***** Page excerpt *****
Like so many post-apocalyptic films, The Bed Sitting Room opens with bleak images of a destroyed world – molten rock, deserted beaches, the decaying face of a burning doll. But the next thing we see is a man wearing an outfit entirely made from mirrors, followed by a cast list, the actors listed in order of height. It is immediately clear that this is not going to be a standard tale of life after the bomb.
The opening scenes introduce us to the small group of survivors that still inhabit the radioactive remains of London. Three years (or possibly four – records are already spotty) after the exceedingly brief events of World War III – which we are told lasted just under two and a half minutes, including the signing of the peace treaty – there are roughly 20 people left alive, at least in London: Mrs. Ethel Shroake of Leytonstone, who has been deemed the closest in line to the throne and placed into power and the rest of mankind, who desperately cling to whatever deranged version of society they can. A former BBC employee hosts news broadcasts by crawling into a hollowed out television; a doctor attempts to offer advice to his hopeless patients; a family of commuters endlessly ride the last working Underground train, powered by one man on a bicycle.
The Bed Sitting Room is, at least by some broad definition, a comedy. It was adapted from a play written by John Antrobus and Goon Show legend Spike Milligan (a huge influence on both The Beatles and the Monty Python team), and the cast is stuffed with a who’s-who of late-60s British comedy talent. Dudley Moore and Peter Cook play the last remnants of the police force, shouting instructions from a rusted-out car that dangles beneath a hot air balloon; Harry Secombe emerges from a bomb shelter rambling incoherently about his ex-wife; and the wonderful Marty Feldman plays a sort of anarchic, barely helpful nurse. Milligan also appears, carefully carrying a cream pie across the devastated landscape in what inevitably, torturously turns into one of the most long-winded pie-in-face jokes in cinematic history. Richard Lester directs, and at times the madcap strangeness feels like an evolution (or perhaps a radioactive mutation) of his work with The Beatles on A Hard Day’s Night.
***** Recorded data *****
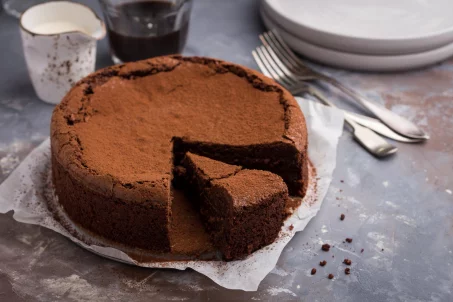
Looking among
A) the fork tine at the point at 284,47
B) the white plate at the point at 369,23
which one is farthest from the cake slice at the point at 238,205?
the white plate at the point at 369,23

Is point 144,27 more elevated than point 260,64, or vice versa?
point 144,27

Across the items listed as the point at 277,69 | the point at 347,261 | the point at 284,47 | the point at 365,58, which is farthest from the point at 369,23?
the point at 347,261

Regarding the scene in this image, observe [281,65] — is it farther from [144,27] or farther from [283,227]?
[283,227]

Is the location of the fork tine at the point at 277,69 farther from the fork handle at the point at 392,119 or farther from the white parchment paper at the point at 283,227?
the fork handle at the point at 392,119

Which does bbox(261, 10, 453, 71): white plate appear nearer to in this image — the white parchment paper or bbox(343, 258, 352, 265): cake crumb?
the white parchment paper

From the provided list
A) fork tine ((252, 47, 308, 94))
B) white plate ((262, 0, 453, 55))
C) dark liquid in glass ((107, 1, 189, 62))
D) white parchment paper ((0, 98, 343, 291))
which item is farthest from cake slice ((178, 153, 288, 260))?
white plate ((262, 0, 453, 55))

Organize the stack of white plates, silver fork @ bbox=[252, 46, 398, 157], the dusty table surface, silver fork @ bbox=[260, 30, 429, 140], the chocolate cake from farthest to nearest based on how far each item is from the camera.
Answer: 1. the stack of white plates
2. silver fork @ bbox=[260, 30, 429, 140]
3. silver fork @ bbox=[252, 46, 398, 157]
4. the chocolate cake
5. the dusty table surface
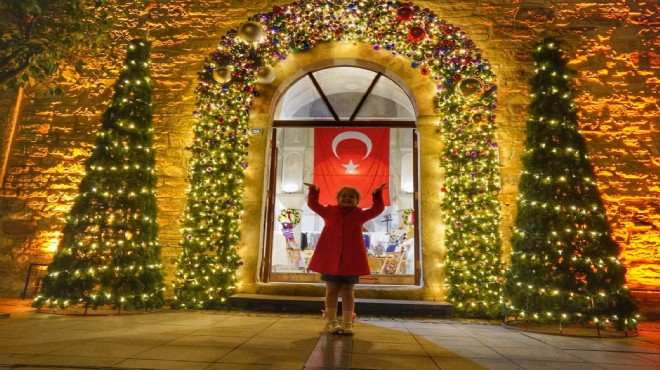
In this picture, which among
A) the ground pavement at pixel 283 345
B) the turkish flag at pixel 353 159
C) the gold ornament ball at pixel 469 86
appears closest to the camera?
the ground pavement at pixel 283 345

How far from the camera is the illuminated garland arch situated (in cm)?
493

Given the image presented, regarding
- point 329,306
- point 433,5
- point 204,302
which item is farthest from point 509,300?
point 433,5

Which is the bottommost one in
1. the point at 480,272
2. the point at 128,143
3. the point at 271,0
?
the point at 480,272

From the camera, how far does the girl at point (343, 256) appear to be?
329 centimetres

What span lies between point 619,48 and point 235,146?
5874mm

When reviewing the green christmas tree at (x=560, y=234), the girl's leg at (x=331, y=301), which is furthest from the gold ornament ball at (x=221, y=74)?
the green christmas tree at (x=560, y=234)

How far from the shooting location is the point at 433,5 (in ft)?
19.9

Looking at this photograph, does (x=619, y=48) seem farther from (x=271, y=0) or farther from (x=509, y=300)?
(x=271, y=0)

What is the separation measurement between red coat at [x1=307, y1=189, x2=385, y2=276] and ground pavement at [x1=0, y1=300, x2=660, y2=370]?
0.57 m

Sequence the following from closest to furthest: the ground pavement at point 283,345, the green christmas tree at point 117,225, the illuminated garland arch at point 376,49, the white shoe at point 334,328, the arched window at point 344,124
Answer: the ground pavement at point 283,345 < the white shoe at point 334,328 < the green christmas tree at point 117,225 < the illuminated garland arch at point 376,49 < the arched window at point 344,124

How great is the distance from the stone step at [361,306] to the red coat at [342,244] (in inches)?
55.6

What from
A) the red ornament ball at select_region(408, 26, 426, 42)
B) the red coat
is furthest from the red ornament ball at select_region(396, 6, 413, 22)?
the red coat

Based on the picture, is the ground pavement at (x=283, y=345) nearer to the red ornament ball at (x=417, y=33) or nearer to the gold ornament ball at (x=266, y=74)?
the gold ornament ball at (x=266, y=74)

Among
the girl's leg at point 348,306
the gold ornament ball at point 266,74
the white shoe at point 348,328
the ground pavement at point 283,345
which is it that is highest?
the gold ornament ball at point 266,74
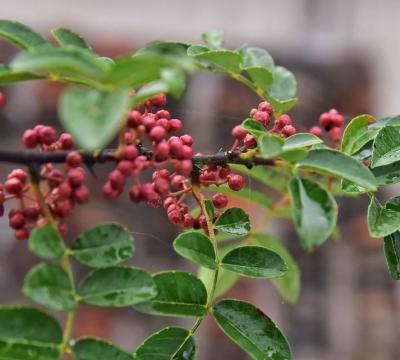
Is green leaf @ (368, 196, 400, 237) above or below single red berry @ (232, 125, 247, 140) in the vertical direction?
below

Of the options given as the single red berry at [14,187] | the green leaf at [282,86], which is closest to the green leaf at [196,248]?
the single red berry at [14,187]

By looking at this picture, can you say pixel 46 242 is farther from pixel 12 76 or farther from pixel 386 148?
pixel 386 148

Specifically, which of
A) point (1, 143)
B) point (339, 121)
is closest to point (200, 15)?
point (1, 143)

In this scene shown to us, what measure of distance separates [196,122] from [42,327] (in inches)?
69.3

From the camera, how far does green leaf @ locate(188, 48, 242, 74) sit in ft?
2.05

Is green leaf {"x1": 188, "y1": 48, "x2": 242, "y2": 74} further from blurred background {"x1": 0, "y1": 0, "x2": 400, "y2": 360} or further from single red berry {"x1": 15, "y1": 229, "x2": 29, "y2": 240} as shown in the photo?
blurred background {"x1": 0, "y1": 0, "x2": 400, "y2": 360}

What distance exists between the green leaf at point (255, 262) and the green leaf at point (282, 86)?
0.64ft

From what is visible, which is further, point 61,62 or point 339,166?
point 339,166

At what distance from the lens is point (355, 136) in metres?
0.64

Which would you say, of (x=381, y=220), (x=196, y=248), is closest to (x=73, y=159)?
(x=196, y=248)

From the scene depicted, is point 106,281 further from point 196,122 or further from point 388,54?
point 388,54

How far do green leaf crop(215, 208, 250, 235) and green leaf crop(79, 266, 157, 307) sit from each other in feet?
0.41

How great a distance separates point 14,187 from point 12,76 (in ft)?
0.25

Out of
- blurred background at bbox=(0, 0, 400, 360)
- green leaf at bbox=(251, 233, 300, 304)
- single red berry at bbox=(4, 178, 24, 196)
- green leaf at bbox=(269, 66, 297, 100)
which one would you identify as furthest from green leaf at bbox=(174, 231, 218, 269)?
blurred background at bbox=(0, 0, 400, 360)
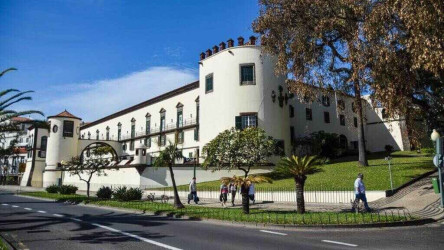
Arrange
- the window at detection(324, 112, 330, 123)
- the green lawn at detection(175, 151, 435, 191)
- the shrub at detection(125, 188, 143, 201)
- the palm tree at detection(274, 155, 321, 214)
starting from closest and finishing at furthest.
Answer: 1. the palm tree at detection(274, 155, 321, 214)
2. the green lawn at detection(175, 151, 435, 191)
3. the shrub at detection(125, 188, 143, 201)
4. the window at detection(324, 112, 330, 123)

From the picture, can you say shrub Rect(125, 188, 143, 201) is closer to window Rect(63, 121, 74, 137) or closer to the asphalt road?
the asphalt road

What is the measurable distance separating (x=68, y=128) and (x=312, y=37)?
45570 mm

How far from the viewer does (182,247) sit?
373 inches

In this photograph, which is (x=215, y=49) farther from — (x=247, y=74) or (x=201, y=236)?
(x=201, y=236)

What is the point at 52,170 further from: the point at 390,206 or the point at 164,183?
the point at 390,206

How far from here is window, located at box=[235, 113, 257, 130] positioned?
36500 mm

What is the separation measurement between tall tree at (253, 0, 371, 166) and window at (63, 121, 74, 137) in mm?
41571

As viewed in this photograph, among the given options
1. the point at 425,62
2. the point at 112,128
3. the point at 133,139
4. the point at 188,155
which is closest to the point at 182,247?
the point at 425,62

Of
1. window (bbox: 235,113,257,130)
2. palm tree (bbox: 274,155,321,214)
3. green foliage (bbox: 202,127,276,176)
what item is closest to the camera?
palm tree (bbox: 274,155,321,214)

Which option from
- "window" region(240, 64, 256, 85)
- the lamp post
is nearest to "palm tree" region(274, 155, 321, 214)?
the lamp post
*****
▸ **What you need to do**:
[1] Answer these questions using the review of The Bed Sitting Room:
(a) In what order are the actors listed in the opening cast list?
(b) Who has been placed into power as the closest in line to the throne?
(c) Who directs the film?
[2] Write the next part of the review of The Bed Sitting Room, picking up after its final sentence.
The data above comes from a different source than the review of The Bed Sitting Room.

▸ **Answers to the exercise**:
[1]
(a) In order of height.
(b) Mrs. Ethel Shroake of Leytonstone.
(c) Richard Lester.

[2]
There’s a haunting, bleak sadness behind it, though, despite the surreal comedy. This is not a film to take the nuclear apocalypse lightly – every one of the survivors is badly shaken by the events of the war, and the constant threat of radiation poisoning is never forgotten… even if, in this case, the end result of succumbing to radiation is physical transformation, a surreal touch that gives the film its title. Veteran British actor Ralph Richardson plays Lord Fortnum, an aristocrat convinced – with good reason, it turns out – that he is turning into a building. After this transpires, many of the other characters end up using him as shelter from the radioactive fog. And it is around this point that describing the film starts to feel like talking about a particularly messed-up dream. The finale gradually turns up the bleakness, with a plot involving Rita Tushingham’s long-overdue baby giving Threads a run for its money, but the film has one last bizarre joke up its sleeve that turns a seemingly impossible situation into an extremely unlikely happy ending of sorts. Even if Dudley Moore does end up transforming into a dog.
Perhaps surprisingly, given its stage origins, a lot of what works in The Bed Sitting Room is visual. The bizarre settings do a wonderful job of conjuring up an unusual post-apocalyptic world – piles of abandoned shoes or broken crockery; a ramshackle carwash spurting dirty water over a wedding party; the makeshift Queen of England posing beneath an arch of broken-down kitchen appliances. Much of the time it’s hard to imagine how this would have worked as a play, but there are a few scenes in which characters embark upon weirdly touching, strange monologues where those origins suddenly make sense. As a film it’s so utterly baffling that it’s hard to say whether it truly works or not; it was barely released at the time due to a perceived lack of audience, and even with fifty years’ distance it feels more like a fascinating curiosity than a rediscovered gem. For fans of bracingly strange cinema and surreal humour though, it’s well worth seeking out; I remember my first viewing being a thrilling one, and while revisiting it made me more aware of its flaws it remains an incredibly interesting film.